## Consegna
Nel brano su James Blake, quale titolo si pensava avrebbe avuto il nuovo album, rimasto invece il nome della traccia di apertura?

## Brano da leggere

──────────

The Colour in Anything: la sorpresa di James Blake
Qualcuno ha detto electro-soul?
Ormai è chiaro. Nemmeno il mondo della musica può sfuggire alle regole non scritte e in continua evoluzione del digital marketing, che costringe le case discografiche a cercare sempre nuove strategie di lancio per riuscire a sorprendere ancora i propri fan e conquistare il cuore di altri. Pensate anche soltanto alla recente trovata dei Radiohead per promuovere il nuovo singolo Burn The Witch.
Poi invece arriva il ventisettenne James Blake, che fa una scelta curiosa e apparentemente controcorrente. Il cantante londinese non è un veterano, almeno anagraficamente parlando, eppure è già al terzo disco in pochi anni e, invece di creare hype (comunque notevole per chi già lo conosceva), decide di farlo uscire così, con una manciata di ore di preavviso, una notte di Maggio, tanto per costringerti a passarla in bianco ad ascoltare d’un fiato tutte le diciassette tracce. Sì, diciassette. Ché le sorprese o si fanno bene o non si fanno.
Ho conosciuto la voce di James Blake durante l’estate di un paio d’anni fa, vivida memoria di una vita precedente. Ricordo Overgrown a ripetizione, senza tregua, proprio come quando si trova la colonna sonora di un sentimento implacabile. Che poi, diceva Time passes in the constant state o Time passes and the constants stay? Chissà. Forse non ha più importanza. O forse le parole cambiano a seconda del momento in cui le si ascolta.
Tutti erano convinti che il nuovo album si sarebbe chiamato Radio Silence che, invece, si è limitato ad essere il titolo della traccia di apertura. Poco male, diciamo. E’ un ruolo di serie B di tutto rispetto, perché sin dai primissimi secondi si intuisce che il buon James ci ha fatto un (altro) regalo incredibile. Points è semplicemente una versione legalizzata di droga sotto forma di musica. Tiè, una striscia di “no longer, no longer her” e non ne uscite più.

──────────

## Informazioni estratte
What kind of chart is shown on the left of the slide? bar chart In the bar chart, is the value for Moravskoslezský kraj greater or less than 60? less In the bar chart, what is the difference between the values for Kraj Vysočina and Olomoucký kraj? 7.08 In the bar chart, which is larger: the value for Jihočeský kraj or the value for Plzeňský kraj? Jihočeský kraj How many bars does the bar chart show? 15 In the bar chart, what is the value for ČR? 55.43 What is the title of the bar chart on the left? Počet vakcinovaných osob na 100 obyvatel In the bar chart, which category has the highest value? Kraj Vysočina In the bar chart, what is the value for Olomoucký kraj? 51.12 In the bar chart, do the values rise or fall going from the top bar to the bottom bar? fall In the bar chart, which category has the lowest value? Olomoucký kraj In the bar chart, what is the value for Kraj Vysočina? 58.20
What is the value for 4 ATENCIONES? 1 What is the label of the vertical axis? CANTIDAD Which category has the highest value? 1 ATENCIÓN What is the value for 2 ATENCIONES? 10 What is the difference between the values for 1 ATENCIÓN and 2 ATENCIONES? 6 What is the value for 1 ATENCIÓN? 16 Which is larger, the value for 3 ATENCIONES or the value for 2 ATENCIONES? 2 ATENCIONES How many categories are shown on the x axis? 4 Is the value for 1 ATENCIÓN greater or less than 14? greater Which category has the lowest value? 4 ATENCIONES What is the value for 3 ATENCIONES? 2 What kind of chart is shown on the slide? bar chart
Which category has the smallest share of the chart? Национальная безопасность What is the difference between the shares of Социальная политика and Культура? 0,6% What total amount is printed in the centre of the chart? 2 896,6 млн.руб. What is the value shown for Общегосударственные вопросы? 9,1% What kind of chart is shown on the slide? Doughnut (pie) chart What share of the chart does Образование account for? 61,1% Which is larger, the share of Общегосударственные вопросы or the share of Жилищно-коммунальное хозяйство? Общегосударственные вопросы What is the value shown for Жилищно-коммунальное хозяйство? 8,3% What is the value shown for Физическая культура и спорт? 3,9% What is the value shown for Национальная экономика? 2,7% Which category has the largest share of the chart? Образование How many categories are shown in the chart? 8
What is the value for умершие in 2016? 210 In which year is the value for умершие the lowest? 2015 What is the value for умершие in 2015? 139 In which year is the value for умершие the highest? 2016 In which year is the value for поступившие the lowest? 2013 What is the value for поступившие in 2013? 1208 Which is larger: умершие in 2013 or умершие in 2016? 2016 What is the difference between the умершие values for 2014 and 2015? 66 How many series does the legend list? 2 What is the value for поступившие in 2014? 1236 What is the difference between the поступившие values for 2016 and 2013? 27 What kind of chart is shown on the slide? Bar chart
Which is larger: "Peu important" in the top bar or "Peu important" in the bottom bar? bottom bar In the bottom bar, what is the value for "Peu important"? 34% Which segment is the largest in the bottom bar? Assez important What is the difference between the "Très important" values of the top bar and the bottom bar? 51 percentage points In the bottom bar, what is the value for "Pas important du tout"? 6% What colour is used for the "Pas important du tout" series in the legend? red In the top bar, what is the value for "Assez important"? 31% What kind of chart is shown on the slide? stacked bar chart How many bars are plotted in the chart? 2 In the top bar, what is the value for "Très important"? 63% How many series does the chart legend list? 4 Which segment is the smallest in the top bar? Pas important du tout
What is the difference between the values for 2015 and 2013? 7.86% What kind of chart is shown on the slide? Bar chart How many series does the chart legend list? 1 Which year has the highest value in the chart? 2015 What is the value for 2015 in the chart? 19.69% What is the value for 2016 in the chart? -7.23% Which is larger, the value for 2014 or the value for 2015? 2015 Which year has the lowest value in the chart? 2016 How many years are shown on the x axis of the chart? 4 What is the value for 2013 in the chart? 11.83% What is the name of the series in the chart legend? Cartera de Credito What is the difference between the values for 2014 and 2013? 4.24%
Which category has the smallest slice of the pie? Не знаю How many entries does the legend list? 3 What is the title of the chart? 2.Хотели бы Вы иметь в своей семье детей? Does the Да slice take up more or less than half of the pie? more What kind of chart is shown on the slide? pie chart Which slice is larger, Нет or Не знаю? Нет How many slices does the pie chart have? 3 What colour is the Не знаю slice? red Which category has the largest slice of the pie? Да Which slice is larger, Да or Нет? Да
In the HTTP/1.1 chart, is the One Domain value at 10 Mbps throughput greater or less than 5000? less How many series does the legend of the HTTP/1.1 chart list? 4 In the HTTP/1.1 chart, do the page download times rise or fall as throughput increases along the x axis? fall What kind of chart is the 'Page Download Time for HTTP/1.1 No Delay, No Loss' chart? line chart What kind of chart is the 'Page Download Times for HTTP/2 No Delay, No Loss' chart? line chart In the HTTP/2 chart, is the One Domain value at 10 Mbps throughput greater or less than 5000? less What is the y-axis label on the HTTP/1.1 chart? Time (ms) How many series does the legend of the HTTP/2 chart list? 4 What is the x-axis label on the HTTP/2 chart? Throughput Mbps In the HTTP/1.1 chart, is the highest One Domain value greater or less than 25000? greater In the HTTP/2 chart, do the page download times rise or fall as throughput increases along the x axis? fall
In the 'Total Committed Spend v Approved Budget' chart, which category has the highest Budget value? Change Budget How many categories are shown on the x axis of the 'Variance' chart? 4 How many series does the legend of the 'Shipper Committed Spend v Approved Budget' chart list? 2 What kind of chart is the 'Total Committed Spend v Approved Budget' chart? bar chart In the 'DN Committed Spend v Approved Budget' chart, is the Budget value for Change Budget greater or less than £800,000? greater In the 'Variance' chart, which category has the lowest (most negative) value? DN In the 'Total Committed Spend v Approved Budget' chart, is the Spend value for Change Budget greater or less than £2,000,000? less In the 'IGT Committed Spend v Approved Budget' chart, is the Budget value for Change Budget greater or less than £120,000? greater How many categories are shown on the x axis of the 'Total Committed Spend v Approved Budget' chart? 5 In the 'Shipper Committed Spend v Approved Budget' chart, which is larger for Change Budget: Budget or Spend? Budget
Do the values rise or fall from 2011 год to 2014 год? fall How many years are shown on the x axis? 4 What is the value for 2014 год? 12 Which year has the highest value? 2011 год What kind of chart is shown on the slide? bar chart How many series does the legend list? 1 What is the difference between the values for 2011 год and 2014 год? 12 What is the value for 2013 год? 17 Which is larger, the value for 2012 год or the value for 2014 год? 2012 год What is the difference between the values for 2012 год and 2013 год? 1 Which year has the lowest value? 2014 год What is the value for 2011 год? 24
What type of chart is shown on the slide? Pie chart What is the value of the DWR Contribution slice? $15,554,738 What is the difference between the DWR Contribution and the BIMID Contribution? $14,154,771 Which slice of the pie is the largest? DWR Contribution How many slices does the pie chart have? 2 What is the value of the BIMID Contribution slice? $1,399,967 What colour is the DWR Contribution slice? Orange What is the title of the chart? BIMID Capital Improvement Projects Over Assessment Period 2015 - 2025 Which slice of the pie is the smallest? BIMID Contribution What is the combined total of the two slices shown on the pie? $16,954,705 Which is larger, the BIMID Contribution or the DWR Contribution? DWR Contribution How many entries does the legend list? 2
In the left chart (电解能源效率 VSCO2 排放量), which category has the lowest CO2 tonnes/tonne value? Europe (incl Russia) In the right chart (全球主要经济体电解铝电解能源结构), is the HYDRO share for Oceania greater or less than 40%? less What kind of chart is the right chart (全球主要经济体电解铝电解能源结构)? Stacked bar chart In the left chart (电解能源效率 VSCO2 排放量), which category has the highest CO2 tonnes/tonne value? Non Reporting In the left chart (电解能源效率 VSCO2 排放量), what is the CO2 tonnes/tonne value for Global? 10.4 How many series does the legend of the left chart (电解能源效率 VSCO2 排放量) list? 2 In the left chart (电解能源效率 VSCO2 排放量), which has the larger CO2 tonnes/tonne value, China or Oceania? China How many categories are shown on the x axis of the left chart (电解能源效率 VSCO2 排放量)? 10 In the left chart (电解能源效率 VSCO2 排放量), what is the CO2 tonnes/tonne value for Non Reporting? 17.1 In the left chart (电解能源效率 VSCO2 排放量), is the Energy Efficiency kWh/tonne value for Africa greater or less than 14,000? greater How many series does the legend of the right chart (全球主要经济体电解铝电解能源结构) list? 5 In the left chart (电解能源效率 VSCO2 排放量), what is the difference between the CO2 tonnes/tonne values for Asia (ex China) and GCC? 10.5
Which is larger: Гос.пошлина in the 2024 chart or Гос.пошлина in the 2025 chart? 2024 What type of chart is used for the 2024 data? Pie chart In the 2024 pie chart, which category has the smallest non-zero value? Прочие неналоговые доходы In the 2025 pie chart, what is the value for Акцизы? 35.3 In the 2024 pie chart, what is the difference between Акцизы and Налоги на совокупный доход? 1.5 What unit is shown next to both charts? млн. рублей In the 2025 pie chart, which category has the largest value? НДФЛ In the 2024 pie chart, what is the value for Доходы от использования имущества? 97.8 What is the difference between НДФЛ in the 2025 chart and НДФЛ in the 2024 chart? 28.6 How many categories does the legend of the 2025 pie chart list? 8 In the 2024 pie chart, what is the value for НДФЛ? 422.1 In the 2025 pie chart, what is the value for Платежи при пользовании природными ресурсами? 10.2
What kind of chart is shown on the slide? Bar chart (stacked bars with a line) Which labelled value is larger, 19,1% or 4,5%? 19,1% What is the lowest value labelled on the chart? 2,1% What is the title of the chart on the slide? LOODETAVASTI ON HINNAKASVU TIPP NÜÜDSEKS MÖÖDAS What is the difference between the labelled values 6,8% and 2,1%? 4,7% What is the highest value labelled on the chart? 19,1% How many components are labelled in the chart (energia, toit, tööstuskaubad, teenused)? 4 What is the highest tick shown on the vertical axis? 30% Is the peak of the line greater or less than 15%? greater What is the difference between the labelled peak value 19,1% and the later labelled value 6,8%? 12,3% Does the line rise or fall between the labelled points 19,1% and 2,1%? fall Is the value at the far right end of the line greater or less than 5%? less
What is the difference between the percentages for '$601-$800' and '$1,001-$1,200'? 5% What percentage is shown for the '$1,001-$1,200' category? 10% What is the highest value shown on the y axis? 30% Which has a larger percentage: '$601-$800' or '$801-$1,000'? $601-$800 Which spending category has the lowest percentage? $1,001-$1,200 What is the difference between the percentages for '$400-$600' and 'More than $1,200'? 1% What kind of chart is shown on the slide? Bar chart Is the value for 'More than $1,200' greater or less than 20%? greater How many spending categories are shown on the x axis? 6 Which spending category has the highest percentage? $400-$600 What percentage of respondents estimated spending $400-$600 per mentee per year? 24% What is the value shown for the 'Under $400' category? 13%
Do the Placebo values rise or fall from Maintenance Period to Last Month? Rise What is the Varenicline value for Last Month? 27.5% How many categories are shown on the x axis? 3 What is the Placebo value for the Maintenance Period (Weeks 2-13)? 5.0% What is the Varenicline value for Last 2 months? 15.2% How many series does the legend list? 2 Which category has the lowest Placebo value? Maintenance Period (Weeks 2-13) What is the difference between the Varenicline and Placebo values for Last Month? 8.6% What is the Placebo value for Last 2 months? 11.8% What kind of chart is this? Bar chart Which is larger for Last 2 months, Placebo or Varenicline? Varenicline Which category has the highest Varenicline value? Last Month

──────────

## Soluzione
Radio Silence.